Passage présenté:
####
Le SDAGE suscite la définition d’objectifs particuliers au niveau des différentes unités
hydrogéographiques du bassin par la procédure des SAGE par exemple, invitant ainsi les agences à
définir des politiques d’intervention territoriales plus proches des préoccupations et des besoins
locaux dans le cadre des 9es programmes.
Les SDAGE impliquent les notions de compatibilité et de « prise en compte », autorisant ainsi
l’inscription aux programmes des agences, d’opérations non prévues par ces schémas. Elles sont
envisageables dès lors qu’elles ne sont pas contraires aux objectifs du SDAGE. Inversement,
certaines opérations prévues par le SDAGE (certaines formes de lutte contre les inondations par
exemple peuvent être rendues nécessaires même si l’agence n’y participe pas).
Les programmes des agences restent l’un des instruments privilégiés à la disposition des maîtres
d’ouvrage pour se mettre en conformité avec les dispositions réglementaires qui s’imposent à eux ;
ces dispositions sont contenues et structurées de façon cohérente dans le SDAGE.
Rappelons cependant que les agences n’ont pas pour mission de garantir le respect par les maîtres
d’ouvrages des dispositions réglementaires, mais de contribuer à la protection et à la gestion des
milieux aquatiques et des ressources en eau.
La réforme de la politique de l’eau : la loi du 30 décembre 2006
La politique de l’eau menée jusqu’en 2006, guidée par la loi de 1964, complétée pour la pêche par
la loi de 1984 et confortée par celle de 1992, a bâti des fondements efficaces : les instances de
bassin pour générer des mécanismes de concertation, les redevances pour financer des ouvrages
d’intérêt commun, les agences de l’eau pour dégager les moyens nécessaires ou l’approche
écosystémique pour lier préservation du milieu et satisfaction des usages.
Ce dispositif a d’ailleurs inspiré l’Union européenne pour fixer en 2000 le cadre de la politique
communautaire de l’eau. Cependant, différentes composantes de cette politique étaient très
anciennes : certaines dispositions pour la police des cours d’eau et de la navigation remontaient à
l’ancien régime, les risques d’inondations répondaient de textes du milieu du XIXe siècle,
l’utilisation de l’énergie hydraulique était toujours régie par une loi de 1919 et la pêche était basée
sur un texte de 1941. À cela s’ajoutait, depuis le milieu des années 70, une superposition de textes
communautaires qui font de la politique de l’eau une politique fortement intégrée sur le plan du
droit européen et du secteur de l’eau l’un des plus forts secteurs de contentieux.
L’Europe, consciente de la nécessaire solidarité des états pour gérer ce bien d’intérêt général, a
imposé aux 25 pays membres de reconquérir la qualité des eaux dans le milieu naturel d’ici à 2015.
####
Données fournies:

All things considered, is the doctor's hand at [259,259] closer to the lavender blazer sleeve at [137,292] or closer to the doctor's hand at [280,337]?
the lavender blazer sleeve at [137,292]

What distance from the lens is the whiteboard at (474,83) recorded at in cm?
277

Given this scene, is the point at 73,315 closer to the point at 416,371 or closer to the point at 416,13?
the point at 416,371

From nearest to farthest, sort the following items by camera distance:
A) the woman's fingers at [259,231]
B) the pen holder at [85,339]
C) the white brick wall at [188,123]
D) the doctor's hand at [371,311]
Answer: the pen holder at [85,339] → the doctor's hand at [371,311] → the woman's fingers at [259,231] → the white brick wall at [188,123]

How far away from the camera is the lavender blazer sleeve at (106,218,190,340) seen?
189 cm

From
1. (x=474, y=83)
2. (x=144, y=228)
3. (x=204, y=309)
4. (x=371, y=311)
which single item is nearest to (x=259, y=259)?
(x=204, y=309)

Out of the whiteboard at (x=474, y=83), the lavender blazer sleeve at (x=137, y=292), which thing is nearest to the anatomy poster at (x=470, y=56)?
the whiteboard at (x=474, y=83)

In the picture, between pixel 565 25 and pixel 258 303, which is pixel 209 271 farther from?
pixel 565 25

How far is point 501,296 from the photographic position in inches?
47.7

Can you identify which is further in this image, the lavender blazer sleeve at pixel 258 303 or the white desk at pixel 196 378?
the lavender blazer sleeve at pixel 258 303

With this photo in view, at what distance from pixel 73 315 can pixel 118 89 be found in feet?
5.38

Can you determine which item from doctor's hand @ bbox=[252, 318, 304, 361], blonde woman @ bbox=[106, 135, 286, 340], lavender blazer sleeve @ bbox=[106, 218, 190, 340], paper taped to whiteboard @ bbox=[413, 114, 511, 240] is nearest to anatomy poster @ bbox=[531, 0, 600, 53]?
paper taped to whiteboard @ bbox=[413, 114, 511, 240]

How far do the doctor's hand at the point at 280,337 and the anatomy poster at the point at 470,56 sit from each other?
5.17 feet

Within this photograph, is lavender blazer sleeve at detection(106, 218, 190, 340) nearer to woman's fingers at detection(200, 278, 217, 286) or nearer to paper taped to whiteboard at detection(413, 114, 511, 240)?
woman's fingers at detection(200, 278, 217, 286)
####
Tâches à réaliser:
A. Énumérez tous les fondements que le passage sur la politique de l'eau attribue à la politique menée jusqu'en 2006.
B. Selon le passage sur la politique de l'eau, par quelle loi l'utilisation de l'énergie hydraulique était-elle toujours régie ?
C. Poursuivez le passage sur la politique de l'eau à partir de sa dernière phrase.
Les données fournies ne servent à rien pour ce travail.

Réponses:
A. Les instances de bassin, les redevances, les agences de l'eau et l'approche écosystémique.

B. Par une loi de 1919.

C.
La France a l’ambition de répondre à cet objectif qui assurera que, demain, tous les usages de l’eau
seront satisfaits. Nous avons à faire face depuis une dizaine d’années à des sujets émergents tels
que les pollutions, les déséquilibres entre usages et ressources ou l’attention insuffisante aux
écosystèmes. Sans oublier que la France est à la tête de plusieurs contentieux européens
susceptibles de générer des astreintes financières journalières importantes.
Le gouvernement s’est donc obligé à remettre à plat l’ensemble du système. Le grand débat
national mené avec l’ensemble des acteurs de l’eau et le grand public au cours des années 2003 et
2004 a fait apparaître le souhait de maintenir les principes fondateurs de la politique française de
l’eau : décentralisation, responsabilisation des territoires, mutualisation des moyens au sein des
bassins fluviaux. Le débat a confirmé la nécessité de réformer la politique française de l’eau à la
fois pour respecter les objectifs de la directive cadre européenne, pour accroître son efficacité,
notamment en clarifiant les compétences de chacun et en améliorant l’action de la police de l’eau,
et pour répondre aux attentes du public en matière de transparence et de lisibilité.
La loi sur l’eau et les milieux aquatiques, votée le 30 décembre 2006, modifie la partie législative
du Code de l’Environnement qui, en près de 1 150 articles, regroupe aujourd’hui les dispositions de
39 lois précédemment dispersées et celles des textes votés depuis 2000. Elle constitue le texte
central de la politique française de l’eau, en conforte les grands principes et optimise l’action
publique.
La loi sur l’eau et les milieux aquatiques a pour vocation de créer les conditions pour permettre
d’atteindre l’objectif de bon état écologique des eaux et de respecter l’ensemble des directives
européennes. Par l’action réglementaire, l’évolution de l’organisation institutionnelle et des
circuits de financements, elle introduit des outils pour traiter de sujets complexes qui avaient fait
achopper les réformes précédentes : gestion quantitative de l’eau, traitement des pollutions
diffuses et des prélèvements diffus, hydroélectricité, assainissement non collectif ou gestion des
services…
Enfin, ce texte participe aux exigences de transparence renforcées par la directive cadre
européenne sur l’eau et, au-delà, par la convention d’Aarhus signée en 1998 et visant à favoriser la
participation du public à la prise de décision dans le domaine de l’environnement.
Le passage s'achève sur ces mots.